* Given instruction *
Can you write out the chiller post again, starting at "I stumbled on" and ending at "from the community.", and substitute "spare unit" for "backup"?

* Text shown *
Expensive Huber/Julabo vs chaining cheaper chillers

Hey guys… awesome community, happy to be a part of it.

We’ve been operating off dry ice slurries for years now, and are over it…

I’ve calculated out our cooling capacity needs for our given volume (BHO, 70/30), and…


but anyways. We need 5.2 kw @-40 for our needs.

Better safe than sorry, so I was thinking 6kw as a I research options.

It seems like a Huber or Julabo unit will run about ~100k(very rough number)

Mydax/crydax units are waitlisted for 4+ months. (50-70k)

I stumbled on West Tune units(Chinese manufacturer), which are awfully affordable. 2.5kw@-40C for sub $10k…

This got me thinking. There are still ample technical issues with the expensive German units. And if we can only afford to buy one, without a backup…Mechanical issues=downtime.

soo, I wanted some thoughts from the community.

1.) Is it possible, and if so effective, to chain chillers together(our system has multiple heat exchangers, so I could possibly run them individually to their own chiller)… But do 3x 2.5kw@-40 chillers equal out to ~1x 7.5kw@-40 chiller?

* Dataset rows *
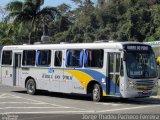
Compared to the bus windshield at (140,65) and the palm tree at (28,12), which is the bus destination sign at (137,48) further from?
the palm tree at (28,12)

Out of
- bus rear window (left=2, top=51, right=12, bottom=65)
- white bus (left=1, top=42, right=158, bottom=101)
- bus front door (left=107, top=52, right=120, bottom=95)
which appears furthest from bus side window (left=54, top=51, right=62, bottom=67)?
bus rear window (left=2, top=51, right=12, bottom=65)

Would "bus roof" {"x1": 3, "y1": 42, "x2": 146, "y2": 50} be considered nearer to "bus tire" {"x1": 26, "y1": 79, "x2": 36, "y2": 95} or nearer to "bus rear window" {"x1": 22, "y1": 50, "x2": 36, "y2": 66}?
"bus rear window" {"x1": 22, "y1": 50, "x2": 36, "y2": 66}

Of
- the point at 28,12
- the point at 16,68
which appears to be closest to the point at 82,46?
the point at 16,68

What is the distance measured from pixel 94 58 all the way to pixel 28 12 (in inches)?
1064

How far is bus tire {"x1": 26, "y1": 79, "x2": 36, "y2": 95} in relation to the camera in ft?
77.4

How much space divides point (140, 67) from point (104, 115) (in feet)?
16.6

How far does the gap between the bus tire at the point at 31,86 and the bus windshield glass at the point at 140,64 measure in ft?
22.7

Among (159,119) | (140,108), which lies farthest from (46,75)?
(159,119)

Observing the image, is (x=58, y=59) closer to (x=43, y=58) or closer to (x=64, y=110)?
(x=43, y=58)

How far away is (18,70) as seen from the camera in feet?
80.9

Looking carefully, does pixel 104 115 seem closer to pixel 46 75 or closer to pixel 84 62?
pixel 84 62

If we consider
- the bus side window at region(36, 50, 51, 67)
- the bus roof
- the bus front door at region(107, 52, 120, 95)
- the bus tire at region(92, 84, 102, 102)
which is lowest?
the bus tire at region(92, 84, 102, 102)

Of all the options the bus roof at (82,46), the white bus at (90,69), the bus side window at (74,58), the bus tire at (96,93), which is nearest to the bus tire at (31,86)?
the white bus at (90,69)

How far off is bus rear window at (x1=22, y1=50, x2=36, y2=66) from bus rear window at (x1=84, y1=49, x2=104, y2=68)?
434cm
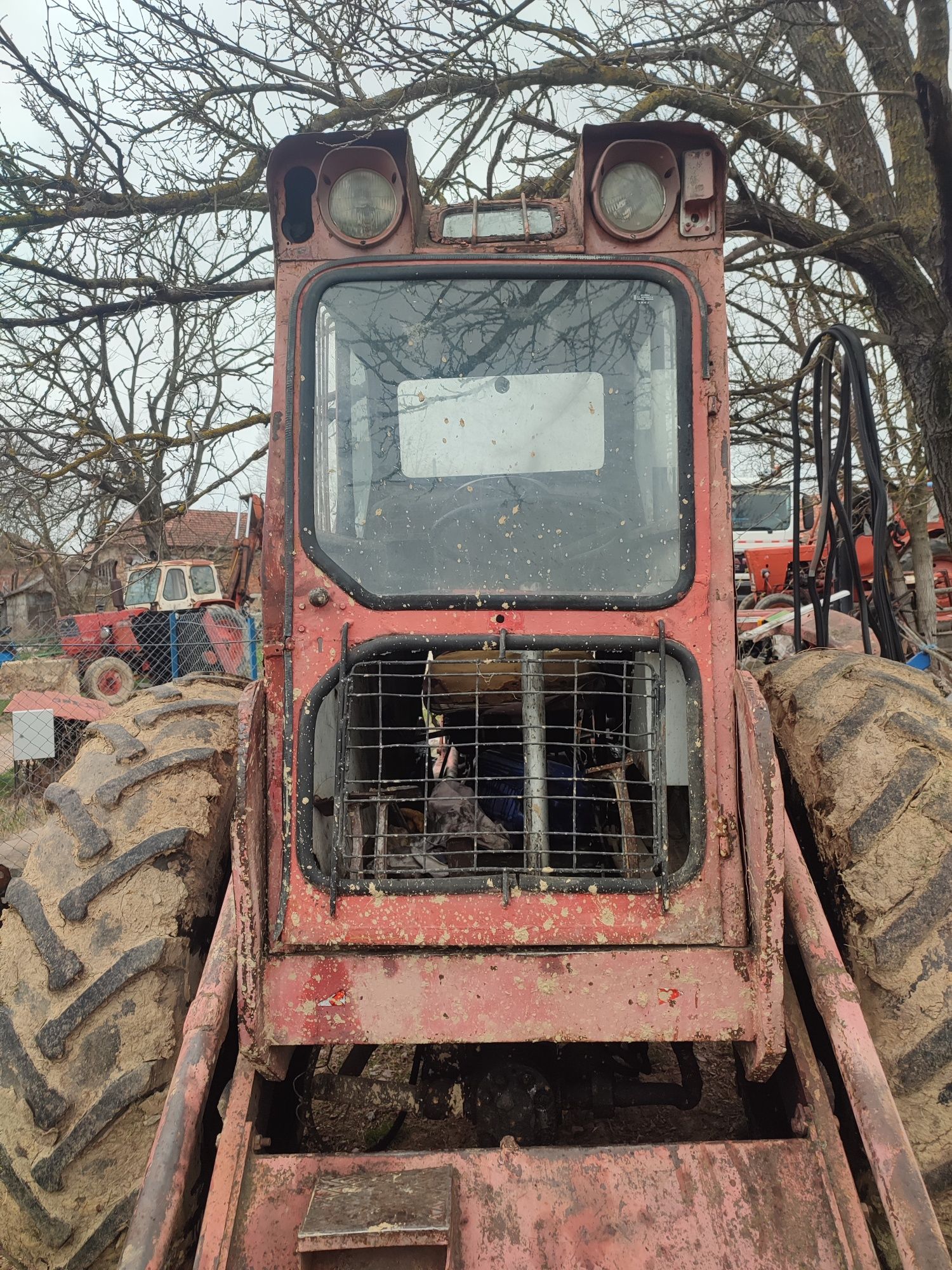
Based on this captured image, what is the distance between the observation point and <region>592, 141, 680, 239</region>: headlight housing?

* Exercise response *
I stumbled on West Tune units(Chinese manufacturer), which are awfully affordable. 2.5kw@-40C for sub $10k…

This got me thinking. There are still ample technical issues with the expensive German units. And if we can only afford to buy one, without a spare unit…Mechanical issues=downtime.

soo, I wanted some thoughts from the community.